Assuming that these claims are true, I can make sense of the statement. Here's how. This MSE post mentions that if $R$ a finite intersection of DVR's, then the maximal ideals of $R$ correspond to the maximal ideals of each DVR, and localization at those maximal ideals just give back those DVR's. Hence, (2) would imply that prime ideals (or maximal ideals, since $B$ is Dedekind) $\mathfrak{P}_i$ of $B$ correspond to points $Q_i$ in the fiber over $P$, and $B_{\mathfrak{P}_i}\cong\mathcal{O}_{Q_i}$. Furthermore, in this case the base ring $\mathcal{O}_P$ is a DVR, with unique maximal ideal $\mathfrak{p}=(\pi)$. By the general theorem about Dedekind domains, the exponents $e_i$ in the factorization of $\pi B$ are exactly the valuation of $\pi$ at the localizations at various prime ideals, which are isomorphic to the local rings $\mathcal{O}_{Q_i}$. Hence, $e_i=\mathrm{ord}_{Q_i}(\alpha^*\pi)$, which equals the number of sheets at $Q_i$, and we're finished by (1).

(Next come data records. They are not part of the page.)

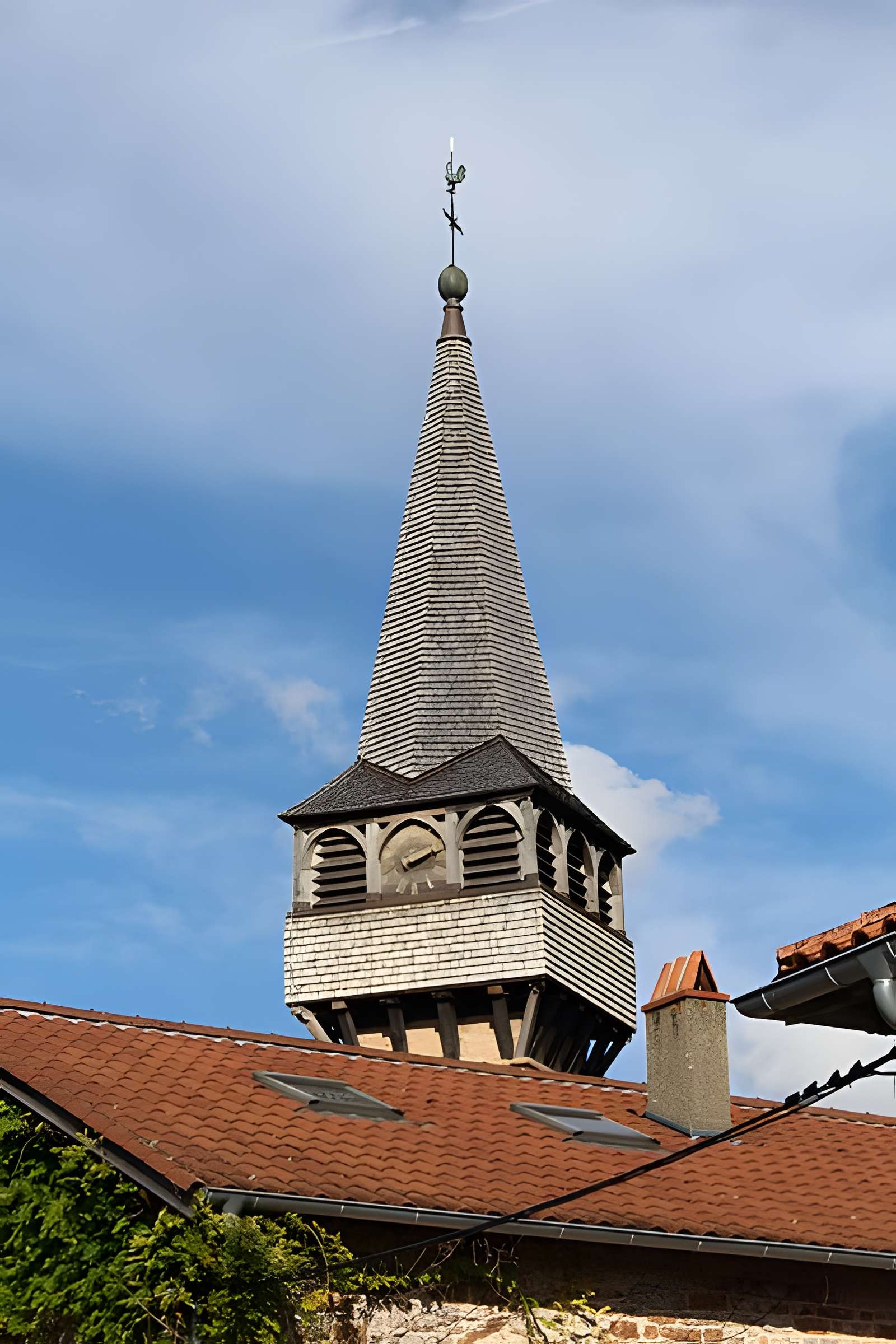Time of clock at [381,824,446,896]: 2:11
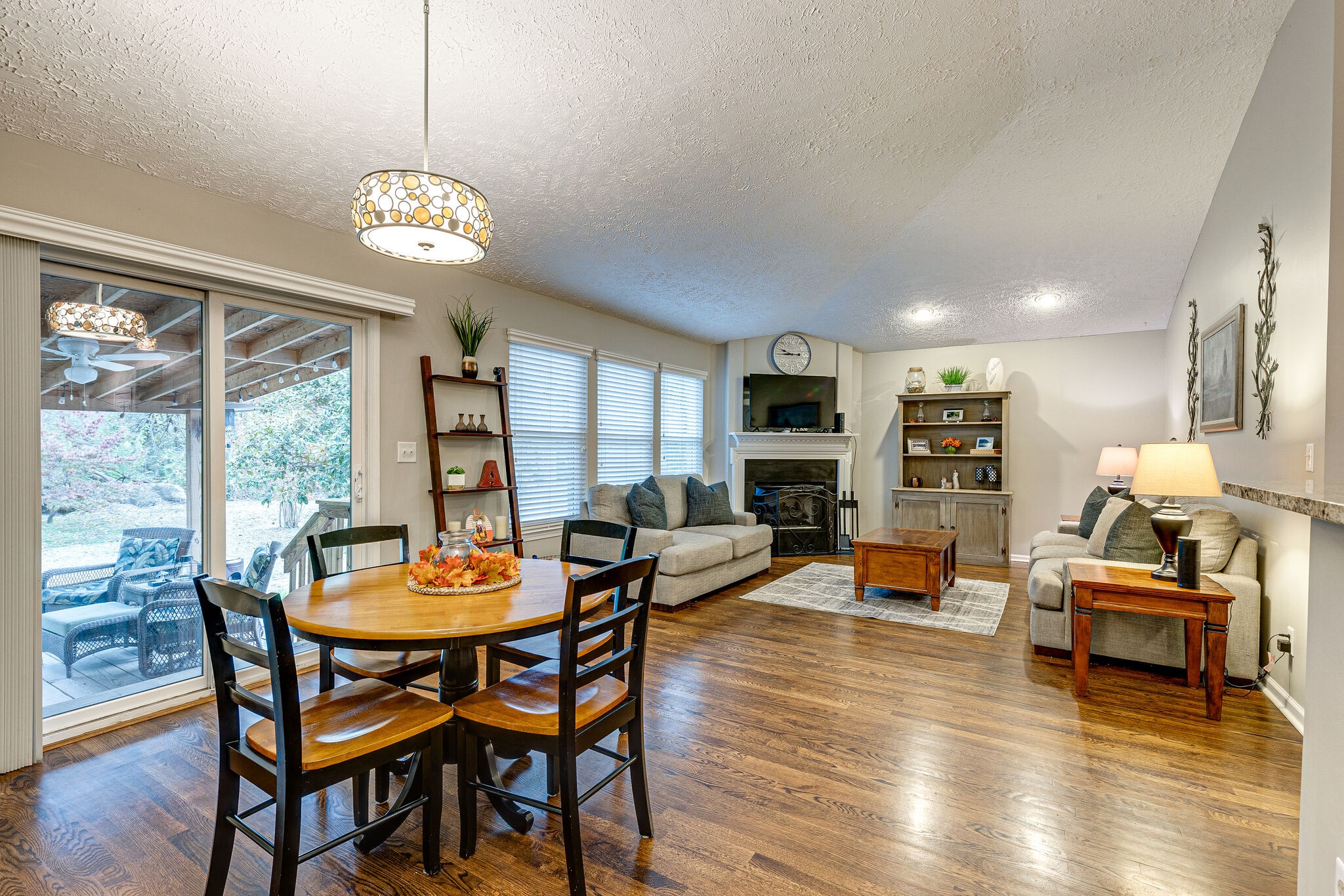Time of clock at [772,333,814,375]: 9:45
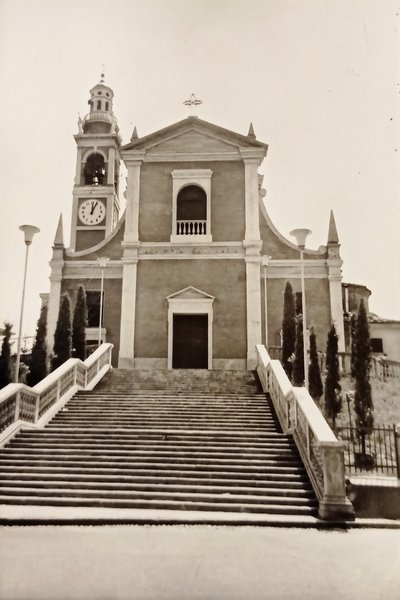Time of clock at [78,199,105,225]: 12:04
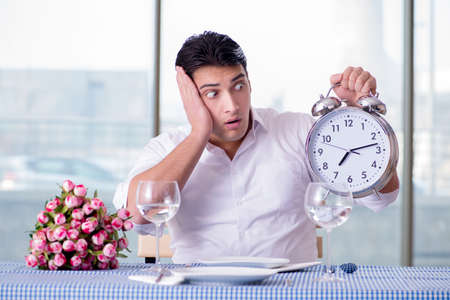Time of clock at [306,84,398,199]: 7:13
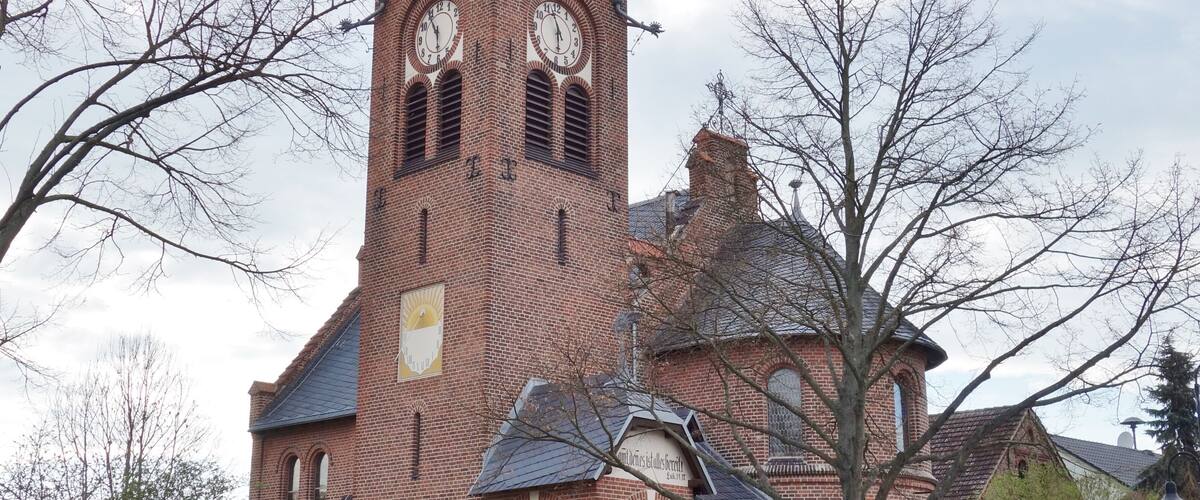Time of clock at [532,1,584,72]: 5:57
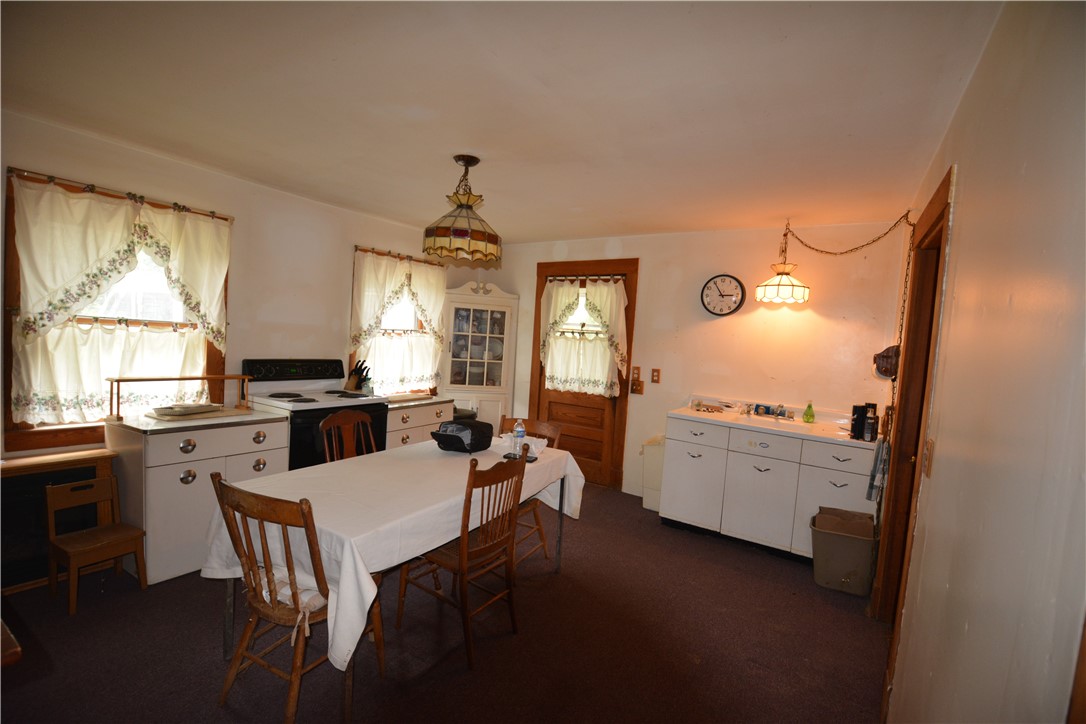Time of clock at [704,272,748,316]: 2:54
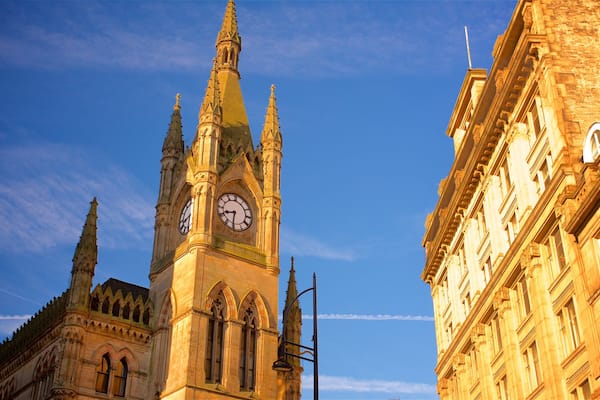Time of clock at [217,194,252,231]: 8:31
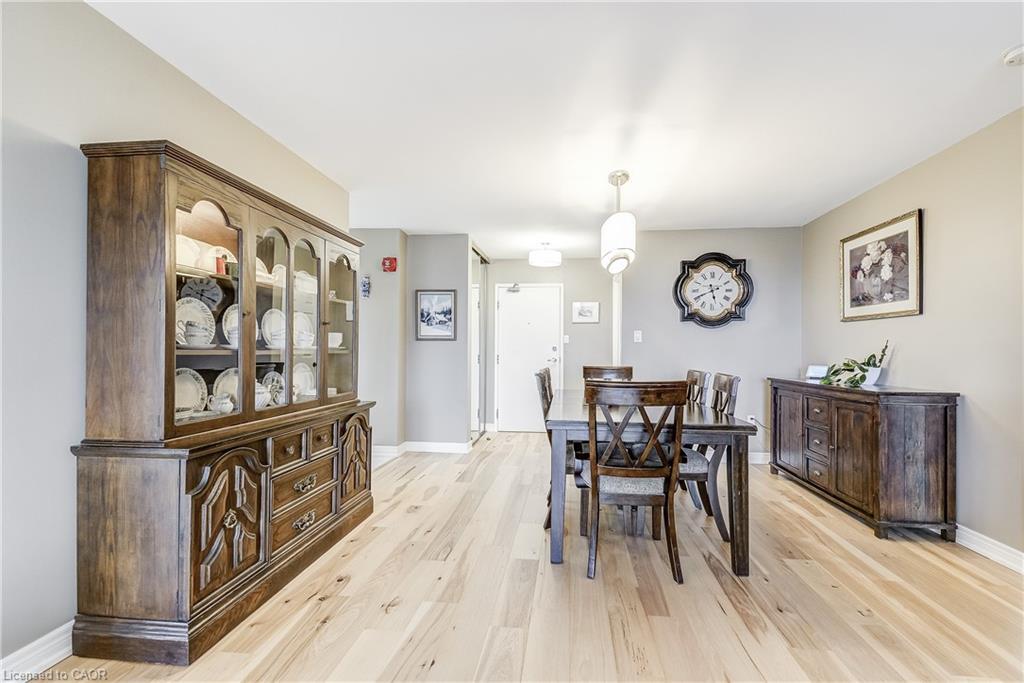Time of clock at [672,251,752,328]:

But now I don't know how to prove (1) and (2). For (1), I guess it should be a general fact about Riemann surfaces that can be found in textbooks (?) so maybe it shouldn't be too hard.
For (2), if $f\in \mathcal{M}(Y)$ is integral over $\mathcal{O}_P$, then writing down that monic polynomial equation satisfied by $f$ (using integrality) and looking at the constant term, one can see that f cannot have any pole at those points $Q_i$, so $B\subset \bigcap_{i=1}^g\mathcal{O}_{Q_i}$. But the reverse inclusion seems tricky, and I don't know how to do it.
My questions: Are my two guesses above correct (especially the second one)? How can I prove/disprove them? Since I am not an expert on Riemann surfaces, it would be great if you could provide references if you appeal to some general theorem in Riemann surfaces.
Any help would be appreciated, thanks!!!!!